**Directions:**
A) In the robots.txt thread, roughly how long ago was the site hacked?
B) Print the robots.txt thread from "Wordpress error" to "it happening again.".

**Given passage:**
= = =

Wordpress error
-
On our Google Webmaster Tools I'm getting a Severe Health Warning regarding our Robot.txt file reading:
User-agent: *
Crawl-delay: 20User-agent: 008
Disallow: /I'm wondering how I can fix this and stop it happening again.
The site was hacked about 4 months ago but I thought we'd managed to clear things up.
Colin
-
This will be my first post on SEOmoz so bear with me
The way I understand it is that robots read the robots.txt file from top to bottom, and once they find a rule that applies to them they stop reading and begin crawling. So basically the robots.txt written as:
User-agent:*
Disallow:
Crawl-delay: 20
User-agent: 008
Disallow: /
would not have the desired result as user-agent 008 would first read the top guideline:
User-agent: *
Disallow:
Crawl-delay: 20
and then begin crawling your site, as it is first being told that All user-agents are disallowed to crawl no pages or directories.
The corrected way to write this would be:
User-agent: 008
Disallow: /
User-agent: *
Disallow:
Crawl-delay: 20
-
Hi Peter,
I've tested the robot.txt file in Webmaster Tools and it now seems to be working as it should and it seems Google is seeing the same file as I have on the server.
I'm afraid this side of things isn't' my area of expertise so it's been a bit of a minefield.
I've taken a subscription with sucuri.net and taken various other steps that hopefully will hel;p with security. But who knows?
Thanks,
Colin
-
Google is seeing the same Robots.txt content (in GWT) that you show in the physical file, right? I just want to make sure that, when the site was hacked, no changes were made that are showing different versions of files to Google. It sounds like that's not the case here, but it definitely can happen.
-
Blog isn't' showing now and my hosts say that the index.php file is missing from the directory but I can see it.

= = =

**Raw records:**

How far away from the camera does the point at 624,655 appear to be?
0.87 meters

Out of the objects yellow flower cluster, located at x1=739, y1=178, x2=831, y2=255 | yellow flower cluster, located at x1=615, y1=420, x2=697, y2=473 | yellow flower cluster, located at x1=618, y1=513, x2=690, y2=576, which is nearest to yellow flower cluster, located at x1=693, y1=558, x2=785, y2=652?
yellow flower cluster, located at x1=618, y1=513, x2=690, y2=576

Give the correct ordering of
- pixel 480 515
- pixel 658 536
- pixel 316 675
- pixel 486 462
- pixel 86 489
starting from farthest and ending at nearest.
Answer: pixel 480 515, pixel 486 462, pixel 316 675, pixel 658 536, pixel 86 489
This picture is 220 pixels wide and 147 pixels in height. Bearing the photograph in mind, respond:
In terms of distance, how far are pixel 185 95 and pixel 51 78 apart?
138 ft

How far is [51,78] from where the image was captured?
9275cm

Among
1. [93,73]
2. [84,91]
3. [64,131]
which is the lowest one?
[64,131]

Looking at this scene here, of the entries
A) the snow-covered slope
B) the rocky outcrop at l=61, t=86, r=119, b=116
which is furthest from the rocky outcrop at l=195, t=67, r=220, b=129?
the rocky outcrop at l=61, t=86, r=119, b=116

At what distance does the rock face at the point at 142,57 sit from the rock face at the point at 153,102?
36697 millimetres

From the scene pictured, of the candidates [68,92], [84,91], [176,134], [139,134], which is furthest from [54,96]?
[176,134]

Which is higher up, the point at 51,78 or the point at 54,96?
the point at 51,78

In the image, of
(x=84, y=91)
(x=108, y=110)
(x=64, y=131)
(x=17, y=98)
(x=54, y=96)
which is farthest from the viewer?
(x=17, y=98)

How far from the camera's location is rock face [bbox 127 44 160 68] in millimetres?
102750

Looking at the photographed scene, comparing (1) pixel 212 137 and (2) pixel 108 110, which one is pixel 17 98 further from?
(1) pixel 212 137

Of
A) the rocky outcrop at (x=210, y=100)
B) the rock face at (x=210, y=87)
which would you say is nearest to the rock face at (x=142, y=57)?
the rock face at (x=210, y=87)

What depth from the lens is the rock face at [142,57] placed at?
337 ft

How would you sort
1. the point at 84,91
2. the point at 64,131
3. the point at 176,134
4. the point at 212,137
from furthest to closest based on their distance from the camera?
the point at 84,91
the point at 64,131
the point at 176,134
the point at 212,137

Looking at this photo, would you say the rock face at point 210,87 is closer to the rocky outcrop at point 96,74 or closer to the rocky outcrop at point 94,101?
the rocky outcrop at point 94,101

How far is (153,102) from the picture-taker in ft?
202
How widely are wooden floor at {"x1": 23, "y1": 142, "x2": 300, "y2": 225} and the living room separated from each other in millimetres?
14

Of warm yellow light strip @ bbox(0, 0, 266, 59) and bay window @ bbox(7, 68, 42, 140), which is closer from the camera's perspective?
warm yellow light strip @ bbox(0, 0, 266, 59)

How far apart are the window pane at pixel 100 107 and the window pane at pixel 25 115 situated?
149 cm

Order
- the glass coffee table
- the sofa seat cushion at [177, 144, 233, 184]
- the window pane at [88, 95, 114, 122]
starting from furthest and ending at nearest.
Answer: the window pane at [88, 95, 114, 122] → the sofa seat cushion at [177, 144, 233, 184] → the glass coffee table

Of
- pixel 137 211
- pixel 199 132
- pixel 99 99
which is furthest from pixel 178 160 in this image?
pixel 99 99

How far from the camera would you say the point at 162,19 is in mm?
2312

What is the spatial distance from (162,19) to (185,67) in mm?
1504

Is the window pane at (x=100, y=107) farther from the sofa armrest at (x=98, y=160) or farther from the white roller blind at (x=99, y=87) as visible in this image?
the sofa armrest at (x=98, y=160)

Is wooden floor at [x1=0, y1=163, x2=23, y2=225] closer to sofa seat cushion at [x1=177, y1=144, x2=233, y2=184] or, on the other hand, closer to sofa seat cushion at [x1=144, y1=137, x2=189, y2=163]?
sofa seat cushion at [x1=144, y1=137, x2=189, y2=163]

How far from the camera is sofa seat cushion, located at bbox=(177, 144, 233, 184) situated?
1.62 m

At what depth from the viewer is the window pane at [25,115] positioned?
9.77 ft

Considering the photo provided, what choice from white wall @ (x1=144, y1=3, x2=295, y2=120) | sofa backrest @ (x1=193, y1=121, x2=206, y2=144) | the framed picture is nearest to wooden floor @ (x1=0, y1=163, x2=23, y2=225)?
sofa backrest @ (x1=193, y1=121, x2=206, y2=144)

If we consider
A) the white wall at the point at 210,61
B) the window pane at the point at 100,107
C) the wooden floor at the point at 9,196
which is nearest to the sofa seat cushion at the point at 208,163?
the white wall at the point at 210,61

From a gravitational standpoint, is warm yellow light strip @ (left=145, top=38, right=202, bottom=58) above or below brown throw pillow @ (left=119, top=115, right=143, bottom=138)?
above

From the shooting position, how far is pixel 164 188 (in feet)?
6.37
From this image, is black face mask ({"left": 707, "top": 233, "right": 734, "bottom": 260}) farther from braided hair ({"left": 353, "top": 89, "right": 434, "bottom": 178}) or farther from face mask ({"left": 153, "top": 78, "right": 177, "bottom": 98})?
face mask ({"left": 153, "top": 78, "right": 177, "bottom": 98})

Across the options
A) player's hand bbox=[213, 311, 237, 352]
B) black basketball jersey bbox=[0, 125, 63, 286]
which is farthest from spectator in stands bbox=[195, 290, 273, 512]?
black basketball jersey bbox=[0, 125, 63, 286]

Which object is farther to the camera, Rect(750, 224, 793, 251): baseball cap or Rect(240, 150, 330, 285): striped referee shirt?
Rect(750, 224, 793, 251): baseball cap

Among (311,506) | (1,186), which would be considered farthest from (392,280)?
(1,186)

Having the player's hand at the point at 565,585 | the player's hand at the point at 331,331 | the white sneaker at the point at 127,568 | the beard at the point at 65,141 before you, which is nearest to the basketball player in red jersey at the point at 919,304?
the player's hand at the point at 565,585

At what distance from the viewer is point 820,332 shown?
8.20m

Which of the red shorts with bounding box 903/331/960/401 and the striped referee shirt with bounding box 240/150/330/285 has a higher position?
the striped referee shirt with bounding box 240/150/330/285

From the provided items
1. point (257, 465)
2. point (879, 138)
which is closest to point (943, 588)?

= = =

**Response list:**
A) About 4 months ago.

B)
Wordpress error
-
On our Google Webmaster Tools I'm getting a Severe Health Warning regarding our Robot.txt file reading:
User-agent: *
Crawl-delay: 20User-agent: 008
Disallow: /I'm wondering how I can fix this and stop it happening again.